Date of Award

Spring 5-26-2018

Document Type

Doctor of Nursing Practice Final Manuscript

Degree Name

Doctor of Nursing Practice



First Advisor

Michael Terry, DNP


Background: Major Depressive Disorder (MDD) affects over 15 million (6.7%) adult Americans. While one in four primary care patients suffer from depressive symptoms, MDD is accurately diagnosed as little as 25% of the time.

Purpose: Implementation of an evidence-based protocol outlining the process for screening, behavioral health referral, and the role of a collaborative care team would improve detection and treatment of adult MDD patients in the ambulatory setting.

Process: A systematic Patient Health Questionnaire (PHQ-9) based screening protocol was implemented. Every new and existing patient completed the PHQ-9 during scheduled primary care appointments. If a patient scored 15 or higher, indicating moderate to severe risk, they were referred to behavioral health. The behavioral health case manager then triaged the patient for their specific needs and scheduled appointments to psychiatry and psychology as appropriate. If a patient was not progressing during treatment the case was discussed during bi-weekly collaborative care team meetings and the plan was adjusted.
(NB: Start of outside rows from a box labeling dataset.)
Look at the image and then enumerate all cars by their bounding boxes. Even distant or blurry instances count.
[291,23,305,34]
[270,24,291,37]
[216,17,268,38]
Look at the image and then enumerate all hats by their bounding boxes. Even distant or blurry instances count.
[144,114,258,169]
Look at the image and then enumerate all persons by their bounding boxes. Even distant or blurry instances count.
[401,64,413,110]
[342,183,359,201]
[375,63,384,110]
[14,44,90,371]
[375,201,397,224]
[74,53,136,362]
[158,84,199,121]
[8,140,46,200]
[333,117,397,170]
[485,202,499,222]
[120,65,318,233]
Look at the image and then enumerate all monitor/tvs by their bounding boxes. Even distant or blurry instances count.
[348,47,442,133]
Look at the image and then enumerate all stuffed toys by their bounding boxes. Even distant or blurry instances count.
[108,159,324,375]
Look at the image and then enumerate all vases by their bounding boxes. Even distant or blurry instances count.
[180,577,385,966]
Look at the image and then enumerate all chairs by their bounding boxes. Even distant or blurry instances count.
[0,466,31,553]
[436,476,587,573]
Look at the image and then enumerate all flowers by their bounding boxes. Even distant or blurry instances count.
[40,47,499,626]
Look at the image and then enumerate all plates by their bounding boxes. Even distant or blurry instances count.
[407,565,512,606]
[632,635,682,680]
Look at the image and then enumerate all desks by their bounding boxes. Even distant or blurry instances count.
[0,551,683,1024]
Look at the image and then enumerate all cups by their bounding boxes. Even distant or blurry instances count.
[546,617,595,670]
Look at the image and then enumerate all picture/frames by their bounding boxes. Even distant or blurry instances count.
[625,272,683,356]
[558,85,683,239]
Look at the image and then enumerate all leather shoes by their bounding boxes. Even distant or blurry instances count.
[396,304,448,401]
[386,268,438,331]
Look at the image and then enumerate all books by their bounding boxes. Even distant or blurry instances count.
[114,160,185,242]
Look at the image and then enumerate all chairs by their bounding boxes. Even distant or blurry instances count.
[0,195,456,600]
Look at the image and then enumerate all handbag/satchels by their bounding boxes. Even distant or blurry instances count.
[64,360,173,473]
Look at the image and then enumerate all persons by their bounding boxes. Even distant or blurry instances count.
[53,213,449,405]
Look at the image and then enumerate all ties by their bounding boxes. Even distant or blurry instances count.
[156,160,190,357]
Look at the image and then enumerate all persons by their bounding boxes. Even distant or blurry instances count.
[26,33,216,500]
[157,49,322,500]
Outcomes: The baseline PHQ-9 screening rate for all patients was 40% for Quarter 2 of 2017. After implementation of the protocol screening rates of new and existing patients increased to 49% in one month’s time. After two months screening and referral rates reached 100%. This rate was maintained for the five-month project duration.

Conclusion: Depression must be addressed in the primary care setting. Depression screening is a safe and efficacious intervention to improve detection and guide treatment. Addressing MDD in a collaborative care model is also a cost-effective and successful approach to address one of the most detrimental diseases worldwide.